QUOTED TEXT
True or false

1) Downstream marketing channel partners, such as wholesalers and retailers, form a vital link between the firm and its customers.( )Page Ref: 340



2) A company's channel decisions directly affect the prices of its products.

( )Page Ref: 341



3) Producers use intermediaries because they create greater efficiency in making goods available to TARGET markets.( )Page Ref: 342



4) The role of marketing intermediaries is to transform the assortments of products made by retailers into the assortments wanted by producers.( )Page Ref: 342



5) Each layer of marketing intermediaries that performs some work in bringing the product and its ownership closer to the final buyer is a channel level.( )Page Ref: 343



6) The number of products supplied indicates the length of a channel. 

( )Page Ref: 343



7) In a direct marketing channel, the producer sells directly to the intermediaries, who in turn sell directly to the customers. ( )Page Ref: 343



8) Horizontal conflicts are conflicts between different levels of the same channel. 

( )Page Ref: 344



9) Vertical conflict occurs among firms at the same level of the channel. 

( )Page Ref: 344



10) A conventional distribution channel consists of one or more independent producers, wholesalers, and retailers; each seeking to maximize its own profits, perhaps even at the expense of the system as a whole. ( )Page Ref: 345



11) A non-corporate VMS integrates successive stages of production and distribution under single ownership.( )Page Ref: 346



12) In a vertical marketing system, two or more companies at one level join together to follow a new marketing opportunity. ( )Page Ref: 347



13) Multichannel marketing occurs when a single firm sets up two or more marketing channels to reach one or more customer segments.( )Page Ref: 348



14) Disintermediation occurs when radically new types of channel intermediaries displace traditional ones.( )Page Ref: 348-349



15) Marketing channel design calls for analyzing consumer needs, setting channel objectives, identifying major channel alternatives, and evaluating those alternatives.

( )Page Ref: 350



16) Producers of convenience products and common raw materials typically seek exclusive distribution, a strategy in which they stock their products in as many outlets as possible.

DATA RECORDS
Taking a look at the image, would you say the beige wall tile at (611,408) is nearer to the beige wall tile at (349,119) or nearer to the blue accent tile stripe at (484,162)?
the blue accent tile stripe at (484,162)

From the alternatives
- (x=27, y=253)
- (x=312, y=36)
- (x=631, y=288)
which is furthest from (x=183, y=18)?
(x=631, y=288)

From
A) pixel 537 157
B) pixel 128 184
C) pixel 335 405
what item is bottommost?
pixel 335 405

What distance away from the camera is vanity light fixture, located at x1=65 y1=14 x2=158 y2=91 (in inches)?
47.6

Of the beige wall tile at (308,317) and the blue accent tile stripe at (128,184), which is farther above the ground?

REQUIRED TASK
Write what comes next in the true-or-false quiz on marketing channels, picking up right after its last line.

RESPONSE FOR THIS EXERCISE
( )Page Ref: 351



17) Under the strategy of intensive distribution, the producer gives only a limited number of dealers the exclusive right to distribute its products in their territories.

( )Page Ref: 351



18) Marketing channel management calls for selecting, managing, and motivating individual channel members and evaluating their performance over time.

( )Page Ref: 353



19) As a part of intensive distribution, dealers are expected to refrain from selling the products of the producers' competitors.( )Page Ref: 351, 356



20) Marketing logistics involves planning, implementing, and controlling the physical flow of goods, services, and related information from points of origin to points of consumption to meet customer requirements at a profit. ( )Page Ref: 357



21) Reverse logistics refers to the moving of products and materials from suppliers to the factory.

( )Page Ref: 357



22) In contrast to distribution centers, storage warehouses are designed to move goods rather than just house them. ( )Page Ref: 359



23) Air carriers transport digital products from producer to customer via satellite, cable, phone wire, or wireless signal.( )Page Ref: 361



24) Intermodal transportation refers to the combination of two or more modes of transportation.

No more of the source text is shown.